102. La Cour a pu se convaincre de la multitude des coups portés à M. Selmouni.
Quel que soit l’état de santé d’une personne, on peut supposer qu’une telle
intensité de coups provoque des douleurs importantes. La Cour note d’ailleurs
qu’un coup porté ne provoque pas automatiquement une marque visible sur le
corps. Or, au vu du rapport d’expertise médicale réalisé le 7 décembre 1991 par
le docteur Garnier (paragraphes 18 20 ci-dessus), la quasi-totalité du corps de
M. Selmouni portait des traces des violences subies.

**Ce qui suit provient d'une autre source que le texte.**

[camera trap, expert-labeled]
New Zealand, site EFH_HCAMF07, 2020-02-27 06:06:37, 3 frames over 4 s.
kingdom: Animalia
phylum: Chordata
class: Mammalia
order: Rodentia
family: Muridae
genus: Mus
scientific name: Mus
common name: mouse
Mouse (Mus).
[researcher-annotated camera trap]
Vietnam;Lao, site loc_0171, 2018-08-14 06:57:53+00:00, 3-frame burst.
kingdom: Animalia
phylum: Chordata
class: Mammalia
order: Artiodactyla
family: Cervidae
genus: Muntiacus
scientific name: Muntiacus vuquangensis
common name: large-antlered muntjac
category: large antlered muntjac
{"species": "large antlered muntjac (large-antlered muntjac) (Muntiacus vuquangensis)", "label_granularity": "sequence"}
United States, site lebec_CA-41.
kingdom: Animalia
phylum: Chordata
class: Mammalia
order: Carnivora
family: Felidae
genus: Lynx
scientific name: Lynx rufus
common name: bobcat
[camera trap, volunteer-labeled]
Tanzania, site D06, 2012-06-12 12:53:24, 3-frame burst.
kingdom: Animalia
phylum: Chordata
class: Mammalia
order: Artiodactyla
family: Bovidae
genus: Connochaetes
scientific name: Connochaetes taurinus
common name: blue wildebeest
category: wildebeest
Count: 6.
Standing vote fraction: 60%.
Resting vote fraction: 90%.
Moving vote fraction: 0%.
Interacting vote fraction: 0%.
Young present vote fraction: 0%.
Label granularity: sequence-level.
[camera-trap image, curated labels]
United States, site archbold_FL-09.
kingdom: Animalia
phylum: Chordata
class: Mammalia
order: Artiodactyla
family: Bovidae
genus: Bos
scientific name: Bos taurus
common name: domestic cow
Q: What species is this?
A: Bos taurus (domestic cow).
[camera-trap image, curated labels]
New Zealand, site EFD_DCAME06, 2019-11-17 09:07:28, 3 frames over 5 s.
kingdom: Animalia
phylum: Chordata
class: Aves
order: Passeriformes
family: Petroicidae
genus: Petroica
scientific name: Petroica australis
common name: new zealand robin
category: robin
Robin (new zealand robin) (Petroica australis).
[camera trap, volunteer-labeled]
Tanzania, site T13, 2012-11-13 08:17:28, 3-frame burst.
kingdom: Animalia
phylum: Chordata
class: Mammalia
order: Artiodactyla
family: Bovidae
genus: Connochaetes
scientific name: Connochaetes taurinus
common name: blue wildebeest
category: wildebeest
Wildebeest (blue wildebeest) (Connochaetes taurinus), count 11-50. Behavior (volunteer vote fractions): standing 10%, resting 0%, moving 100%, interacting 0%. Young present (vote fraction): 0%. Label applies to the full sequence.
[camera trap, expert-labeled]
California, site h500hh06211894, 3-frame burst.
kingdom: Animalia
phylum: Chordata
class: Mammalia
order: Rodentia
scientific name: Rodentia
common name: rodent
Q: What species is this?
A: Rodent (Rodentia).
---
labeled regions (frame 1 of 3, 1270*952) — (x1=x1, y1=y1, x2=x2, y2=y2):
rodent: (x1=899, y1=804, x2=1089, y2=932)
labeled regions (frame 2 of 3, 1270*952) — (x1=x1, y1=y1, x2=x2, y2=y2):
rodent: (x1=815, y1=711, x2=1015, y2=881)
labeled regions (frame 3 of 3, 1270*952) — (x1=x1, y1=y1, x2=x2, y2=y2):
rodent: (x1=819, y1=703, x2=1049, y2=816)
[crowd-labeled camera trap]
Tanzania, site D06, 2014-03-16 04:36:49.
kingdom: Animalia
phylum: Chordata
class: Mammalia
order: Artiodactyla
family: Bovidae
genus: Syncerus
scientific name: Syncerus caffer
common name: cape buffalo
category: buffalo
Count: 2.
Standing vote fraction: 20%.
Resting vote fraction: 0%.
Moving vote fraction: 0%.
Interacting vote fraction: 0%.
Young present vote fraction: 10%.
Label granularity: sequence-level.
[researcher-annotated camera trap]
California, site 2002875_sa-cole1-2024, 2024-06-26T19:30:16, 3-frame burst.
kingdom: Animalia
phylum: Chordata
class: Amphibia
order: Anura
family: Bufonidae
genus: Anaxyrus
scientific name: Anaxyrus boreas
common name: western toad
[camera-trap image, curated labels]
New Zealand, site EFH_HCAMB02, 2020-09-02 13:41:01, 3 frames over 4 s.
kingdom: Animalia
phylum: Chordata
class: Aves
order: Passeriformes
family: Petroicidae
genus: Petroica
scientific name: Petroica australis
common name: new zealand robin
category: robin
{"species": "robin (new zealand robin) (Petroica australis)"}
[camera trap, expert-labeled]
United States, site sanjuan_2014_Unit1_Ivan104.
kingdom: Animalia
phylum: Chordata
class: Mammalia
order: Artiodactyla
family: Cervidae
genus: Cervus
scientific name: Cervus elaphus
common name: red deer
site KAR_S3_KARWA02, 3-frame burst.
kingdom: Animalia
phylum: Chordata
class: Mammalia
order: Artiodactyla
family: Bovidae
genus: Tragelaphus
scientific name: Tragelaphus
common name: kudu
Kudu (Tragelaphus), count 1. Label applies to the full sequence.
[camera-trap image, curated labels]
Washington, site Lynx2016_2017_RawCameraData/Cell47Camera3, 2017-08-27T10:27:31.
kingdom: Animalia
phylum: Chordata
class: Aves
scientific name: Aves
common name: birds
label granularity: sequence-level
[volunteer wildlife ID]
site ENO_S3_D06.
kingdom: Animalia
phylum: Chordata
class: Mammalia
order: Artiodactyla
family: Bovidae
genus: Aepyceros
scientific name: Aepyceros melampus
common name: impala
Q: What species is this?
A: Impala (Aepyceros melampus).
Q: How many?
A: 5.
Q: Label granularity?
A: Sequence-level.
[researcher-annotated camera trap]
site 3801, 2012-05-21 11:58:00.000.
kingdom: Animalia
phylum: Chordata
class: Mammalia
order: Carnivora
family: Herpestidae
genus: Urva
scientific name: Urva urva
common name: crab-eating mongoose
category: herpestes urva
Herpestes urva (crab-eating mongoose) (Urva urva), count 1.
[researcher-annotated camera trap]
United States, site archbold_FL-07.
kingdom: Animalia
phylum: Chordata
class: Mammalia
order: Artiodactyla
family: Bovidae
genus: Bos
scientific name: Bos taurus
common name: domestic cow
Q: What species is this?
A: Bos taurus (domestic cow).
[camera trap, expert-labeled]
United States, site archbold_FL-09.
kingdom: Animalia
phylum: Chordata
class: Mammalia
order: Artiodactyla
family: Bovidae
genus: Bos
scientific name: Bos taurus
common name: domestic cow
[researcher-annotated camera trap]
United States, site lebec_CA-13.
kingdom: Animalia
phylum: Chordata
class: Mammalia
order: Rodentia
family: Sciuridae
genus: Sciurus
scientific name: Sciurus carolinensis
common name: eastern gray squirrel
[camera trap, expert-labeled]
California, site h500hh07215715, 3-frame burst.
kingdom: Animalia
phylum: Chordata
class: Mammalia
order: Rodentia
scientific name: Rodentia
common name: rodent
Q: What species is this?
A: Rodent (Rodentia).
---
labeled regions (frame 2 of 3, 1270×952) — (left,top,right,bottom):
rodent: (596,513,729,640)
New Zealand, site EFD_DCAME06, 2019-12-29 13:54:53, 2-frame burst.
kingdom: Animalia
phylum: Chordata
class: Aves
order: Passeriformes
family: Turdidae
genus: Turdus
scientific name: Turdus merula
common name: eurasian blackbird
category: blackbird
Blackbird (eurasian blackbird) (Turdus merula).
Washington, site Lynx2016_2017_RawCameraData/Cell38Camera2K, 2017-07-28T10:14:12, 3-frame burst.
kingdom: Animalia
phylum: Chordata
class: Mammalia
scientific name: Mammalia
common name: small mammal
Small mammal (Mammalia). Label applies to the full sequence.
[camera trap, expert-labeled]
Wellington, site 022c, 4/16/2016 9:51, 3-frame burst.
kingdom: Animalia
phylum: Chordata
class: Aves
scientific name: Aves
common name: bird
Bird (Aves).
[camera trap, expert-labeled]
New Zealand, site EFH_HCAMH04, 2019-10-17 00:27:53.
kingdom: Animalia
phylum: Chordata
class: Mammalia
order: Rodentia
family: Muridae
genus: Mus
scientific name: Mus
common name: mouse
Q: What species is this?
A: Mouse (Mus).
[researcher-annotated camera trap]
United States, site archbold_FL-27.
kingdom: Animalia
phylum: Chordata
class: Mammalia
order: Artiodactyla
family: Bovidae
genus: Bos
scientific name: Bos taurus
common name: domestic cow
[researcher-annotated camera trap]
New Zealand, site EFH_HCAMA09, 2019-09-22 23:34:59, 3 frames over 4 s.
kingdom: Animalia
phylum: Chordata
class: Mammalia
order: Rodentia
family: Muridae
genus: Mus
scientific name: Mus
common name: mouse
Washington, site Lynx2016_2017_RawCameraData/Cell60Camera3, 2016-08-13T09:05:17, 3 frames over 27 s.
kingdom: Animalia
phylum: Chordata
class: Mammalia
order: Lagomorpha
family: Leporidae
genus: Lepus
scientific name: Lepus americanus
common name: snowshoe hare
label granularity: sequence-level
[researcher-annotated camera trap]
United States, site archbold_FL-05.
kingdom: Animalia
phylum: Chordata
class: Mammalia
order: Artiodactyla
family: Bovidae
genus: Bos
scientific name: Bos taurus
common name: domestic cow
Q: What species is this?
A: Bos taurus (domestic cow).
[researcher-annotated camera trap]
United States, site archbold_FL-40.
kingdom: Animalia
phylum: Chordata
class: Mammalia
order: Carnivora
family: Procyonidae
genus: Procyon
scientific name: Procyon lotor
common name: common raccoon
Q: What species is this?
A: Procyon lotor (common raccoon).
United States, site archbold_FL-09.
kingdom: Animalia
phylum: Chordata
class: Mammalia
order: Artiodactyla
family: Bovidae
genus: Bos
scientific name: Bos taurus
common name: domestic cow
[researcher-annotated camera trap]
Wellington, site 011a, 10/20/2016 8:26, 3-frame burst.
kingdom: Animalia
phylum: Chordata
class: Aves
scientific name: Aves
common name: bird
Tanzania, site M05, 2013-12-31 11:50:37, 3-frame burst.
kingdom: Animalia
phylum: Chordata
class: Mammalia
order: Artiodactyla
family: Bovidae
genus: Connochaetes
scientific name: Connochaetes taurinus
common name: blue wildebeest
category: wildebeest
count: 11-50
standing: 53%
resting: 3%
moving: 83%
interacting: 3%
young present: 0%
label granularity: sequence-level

103. La Cour relève également que le requérant a été tiré par les cheveux ;
qu’il a dû courir dans un couloir le long duquel des policiers se plaçaient pour
le faire trébucher ; qu’il a été mis à genoux devant une jeune femme à qui il
fut déclaré « Tiens, tu vas entendre quelqu’un chanter » ; qu’un policier lui a
ultérieurement présenté son sexe en lui disant « Tiens, suce-le » avant de lui
uriner dessus ; qu’il a été menacé avec un chalumeau puis avec une seringue
(paragraphe 24 ci-dessus). Outre la violence des faits décrits, la Cour ne peut
que constater leur caractère odieux et humiliant pour toute personne, quel que
soit son état.
104. La Cour note enfin que ces faits ne peuvent se résumer à une période donnée
de la garde à vue au cours de laquelle, sans que cela puisse aucunement le
justifier, la tension et les passions exacerbées auraient conduit à de tels
excès : il est en effet clairement établi que M. Selmouni a subi des violences
répétées et prolongées, réparties sur plusieurs jours d’interrogatoires
(paragraphes 11-14 ci-dessus).
105. Dans ces conditions, la Cour est convaincue que les actes de violence
physique et mentale commis sur la personne du requérant, pris dans leur
ensemble, ont provoqué des douleurs et des souffrances « aiguës » et revêtent un
caractère particulièrement grave et cruel. De tels agissements doivent être
regardés comme des actes de torture au sens de l’article 3 de la Convention.
3. Conclusion
106. Partant, il y a eu violation de l’article 3.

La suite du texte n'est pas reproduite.